Let us return to the letter example between the two countries. We had said that the translator was the best option to ensure that the conveyed message comes across clearly and accurately.
The DCS, or more importantly the Database which stores the configuration is like the German chancellor. She has the information and shares it in the language and format of her choosing. However, she uses a pen and paper, something that the PM is also familiar with.
An ODBC or OLE/DB connection is established between two servers to share this information and this would be like the delivery of the post. The information is transferred in a raw format (original German) and delivered to the correct recipient, meaning another trusted server. Enter the automation engineer. The information in raw format is delivered as a text, meaning a bunch of letters, symbols, and spaces. This message is then parsed by building rules to match different kinds messages seen in the past. This would be like sending the letter to the translation department. Some standards exist, for example the address could be used to determine that a German translator is needed. These rules use regular expressions to parse the data and convert them into different usable variables, like the timestamp, operator station, action taken, alarm status, type of alarm, etc… Once the information is separated into interpretable information, it can be used to make reports, or KPIs.
In the case of the letter, the writing is broken up into sentences, then into words, and then put back together into something that the PM can interpret with minimal to no loss of meaning.
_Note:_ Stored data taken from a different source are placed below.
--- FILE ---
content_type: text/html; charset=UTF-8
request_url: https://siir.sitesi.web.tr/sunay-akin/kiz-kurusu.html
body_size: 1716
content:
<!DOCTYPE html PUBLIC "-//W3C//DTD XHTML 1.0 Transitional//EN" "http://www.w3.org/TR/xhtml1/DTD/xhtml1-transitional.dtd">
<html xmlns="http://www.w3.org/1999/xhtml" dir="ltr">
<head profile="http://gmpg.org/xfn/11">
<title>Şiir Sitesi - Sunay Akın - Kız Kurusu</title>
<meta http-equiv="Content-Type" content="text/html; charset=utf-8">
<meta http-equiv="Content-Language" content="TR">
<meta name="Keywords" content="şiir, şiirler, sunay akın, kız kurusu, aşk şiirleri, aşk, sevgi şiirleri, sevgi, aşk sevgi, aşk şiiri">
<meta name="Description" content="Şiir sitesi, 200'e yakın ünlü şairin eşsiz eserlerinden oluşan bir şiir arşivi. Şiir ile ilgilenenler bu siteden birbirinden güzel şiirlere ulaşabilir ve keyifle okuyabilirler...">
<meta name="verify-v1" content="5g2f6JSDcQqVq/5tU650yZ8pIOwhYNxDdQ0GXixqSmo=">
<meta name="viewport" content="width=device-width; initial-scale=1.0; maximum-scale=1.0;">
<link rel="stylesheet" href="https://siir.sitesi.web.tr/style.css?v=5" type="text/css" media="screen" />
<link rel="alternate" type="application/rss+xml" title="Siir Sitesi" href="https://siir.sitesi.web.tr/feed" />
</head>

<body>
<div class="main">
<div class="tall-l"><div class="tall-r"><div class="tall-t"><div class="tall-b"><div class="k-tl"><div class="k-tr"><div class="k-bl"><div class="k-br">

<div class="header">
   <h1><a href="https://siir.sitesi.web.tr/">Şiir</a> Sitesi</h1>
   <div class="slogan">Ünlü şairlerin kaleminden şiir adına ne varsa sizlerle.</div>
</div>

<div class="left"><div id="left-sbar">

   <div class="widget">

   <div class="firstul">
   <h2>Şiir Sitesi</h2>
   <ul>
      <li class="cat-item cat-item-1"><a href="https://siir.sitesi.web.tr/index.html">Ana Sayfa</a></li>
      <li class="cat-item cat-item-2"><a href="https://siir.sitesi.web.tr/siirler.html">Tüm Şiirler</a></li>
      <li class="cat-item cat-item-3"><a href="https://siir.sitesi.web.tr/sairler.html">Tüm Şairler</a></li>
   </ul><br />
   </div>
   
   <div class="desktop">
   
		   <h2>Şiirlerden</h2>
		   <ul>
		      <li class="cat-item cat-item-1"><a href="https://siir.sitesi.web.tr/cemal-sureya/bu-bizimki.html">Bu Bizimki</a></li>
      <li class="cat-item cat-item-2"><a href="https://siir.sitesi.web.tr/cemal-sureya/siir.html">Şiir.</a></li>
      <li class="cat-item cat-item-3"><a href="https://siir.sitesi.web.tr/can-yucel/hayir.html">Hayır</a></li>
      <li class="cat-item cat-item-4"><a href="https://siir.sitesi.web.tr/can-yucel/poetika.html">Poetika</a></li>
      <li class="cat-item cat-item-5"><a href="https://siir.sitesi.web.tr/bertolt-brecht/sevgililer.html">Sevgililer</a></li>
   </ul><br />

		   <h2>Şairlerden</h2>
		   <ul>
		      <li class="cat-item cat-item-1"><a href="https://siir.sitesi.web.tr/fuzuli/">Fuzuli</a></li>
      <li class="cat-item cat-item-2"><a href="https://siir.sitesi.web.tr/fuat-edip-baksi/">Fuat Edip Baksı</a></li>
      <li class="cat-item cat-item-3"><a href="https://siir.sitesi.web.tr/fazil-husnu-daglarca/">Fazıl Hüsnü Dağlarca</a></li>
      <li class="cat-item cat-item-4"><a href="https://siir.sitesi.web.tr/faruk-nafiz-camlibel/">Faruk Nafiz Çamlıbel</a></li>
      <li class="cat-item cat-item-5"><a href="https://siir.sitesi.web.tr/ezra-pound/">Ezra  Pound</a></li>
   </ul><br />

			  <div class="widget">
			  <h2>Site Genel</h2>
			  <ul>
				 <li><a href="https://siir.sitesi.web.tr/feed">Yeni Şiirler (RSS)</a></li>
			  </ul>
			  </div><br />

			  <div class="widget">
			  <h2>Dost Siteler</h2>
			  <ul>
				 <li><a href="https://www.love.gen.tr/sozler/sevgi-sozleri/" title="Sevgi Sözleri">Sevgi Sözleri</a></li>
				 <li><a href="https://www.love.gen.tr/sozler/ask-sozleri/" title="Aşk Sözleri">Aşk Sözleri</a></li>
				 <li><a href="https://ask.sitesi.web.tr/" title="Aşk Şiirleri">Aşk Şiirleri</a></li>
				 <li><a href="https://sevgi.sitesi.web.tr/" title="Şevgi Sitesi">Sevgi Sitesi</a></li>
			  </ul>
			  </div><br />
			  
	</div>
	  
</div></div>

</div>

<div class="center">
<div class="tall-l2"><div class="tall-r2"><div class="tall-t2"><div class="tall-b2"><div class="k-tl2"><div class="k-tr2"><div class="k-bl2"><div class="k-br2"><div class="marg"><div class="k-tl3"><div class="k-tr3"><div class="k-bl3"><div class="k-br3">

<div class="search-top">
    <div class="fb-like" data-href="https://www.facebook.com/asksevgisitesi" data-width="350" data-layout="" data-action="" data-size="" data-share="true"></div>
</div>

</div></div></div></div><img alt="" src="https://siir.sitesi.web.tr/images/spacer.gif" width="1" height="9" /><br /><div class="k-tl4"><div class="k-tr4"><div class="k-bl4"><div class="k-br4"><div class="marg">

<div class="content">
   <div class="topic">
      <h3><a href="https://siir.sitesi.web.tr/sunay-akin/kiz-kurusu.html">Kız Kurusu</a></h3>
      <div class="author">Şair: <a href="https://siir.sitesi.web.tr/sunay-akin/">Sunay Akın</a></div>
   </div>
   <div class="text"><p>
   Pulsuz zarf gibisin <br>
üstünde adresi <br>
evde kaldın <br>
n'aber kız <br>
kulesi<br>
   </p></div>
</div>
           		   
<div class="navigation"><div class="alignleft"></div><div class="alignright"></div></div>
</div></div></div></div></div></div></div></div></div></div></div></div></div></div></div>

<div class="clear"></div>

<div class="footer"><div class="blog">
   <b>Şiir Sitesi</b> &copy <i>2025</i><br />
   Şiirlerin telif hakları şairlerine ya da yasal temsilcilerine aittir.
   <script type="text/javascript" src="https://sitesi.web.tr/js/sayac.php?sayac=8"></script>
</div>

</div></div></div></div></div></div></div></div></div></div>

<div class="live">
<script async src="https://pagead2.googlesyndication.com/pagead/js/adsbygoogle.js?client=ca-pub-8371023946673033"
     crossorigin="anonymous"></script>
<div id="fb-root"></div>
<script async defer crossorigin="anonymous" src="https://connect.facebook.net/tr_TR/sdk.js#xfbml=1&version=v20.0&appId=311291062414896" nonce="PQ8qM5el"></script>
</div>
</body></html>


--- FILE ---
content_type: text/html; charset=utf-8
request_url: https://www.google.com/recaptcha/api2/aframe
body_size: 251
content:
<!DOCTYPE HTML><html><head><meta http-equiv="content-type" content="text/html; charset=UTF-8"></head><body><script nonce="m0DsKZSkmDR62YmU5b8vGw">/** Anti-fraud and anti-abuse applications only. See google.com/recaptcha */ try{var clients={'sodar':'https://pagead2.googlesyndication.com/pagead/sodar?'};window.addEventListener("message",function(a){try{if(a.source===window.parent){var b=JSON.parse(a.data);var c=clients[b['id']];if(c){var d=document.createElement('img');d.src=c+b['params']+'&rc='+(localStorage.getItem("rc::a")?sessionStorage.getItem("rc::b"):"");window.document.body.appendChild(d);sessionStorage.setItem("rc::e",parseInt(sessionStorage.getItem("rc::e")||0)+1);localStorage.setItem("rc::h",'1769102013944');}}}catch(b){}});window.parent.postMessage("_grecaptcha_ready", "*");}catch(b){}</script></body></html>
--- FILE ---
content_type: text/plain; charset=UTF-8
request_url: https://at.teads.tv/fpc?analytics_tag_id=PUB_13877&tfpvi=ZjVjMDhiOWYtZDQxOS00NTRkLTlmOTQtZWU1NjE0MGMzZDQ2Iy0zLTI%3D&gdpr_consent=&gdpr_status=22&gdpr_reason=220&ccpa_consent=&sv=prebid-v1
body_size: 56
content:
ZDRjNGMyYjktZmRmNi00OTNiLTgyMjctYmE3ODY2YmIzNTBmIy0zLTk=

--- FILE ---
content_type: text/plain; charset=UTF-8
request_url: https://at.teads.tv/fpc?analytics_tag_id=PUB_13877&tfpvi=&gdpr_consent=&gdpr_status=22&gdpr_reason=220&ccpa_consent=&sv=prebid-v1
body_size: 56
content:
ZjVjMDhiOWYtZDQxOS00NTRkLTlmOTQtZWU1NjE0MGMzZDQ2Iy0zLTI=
These tools have been developed over many years of experience and creative minds to establish vendor neutral software which can give insights into a process that was unbeknownst to the operators and owners of their technology. This is a very powerful tool!
When we talk about Alarm Management, we mean that we use the tools at our disposal to enforce an alarm philosophy. This means we regularly review that Alarms makes sense (are rational), and that they trigger operator action, because otherwise they should not be there, and are a nuisance. We also use this to limit the amount of distractions for an operator so that he may increase his situational awareness evidently resulting in improved performance and yields.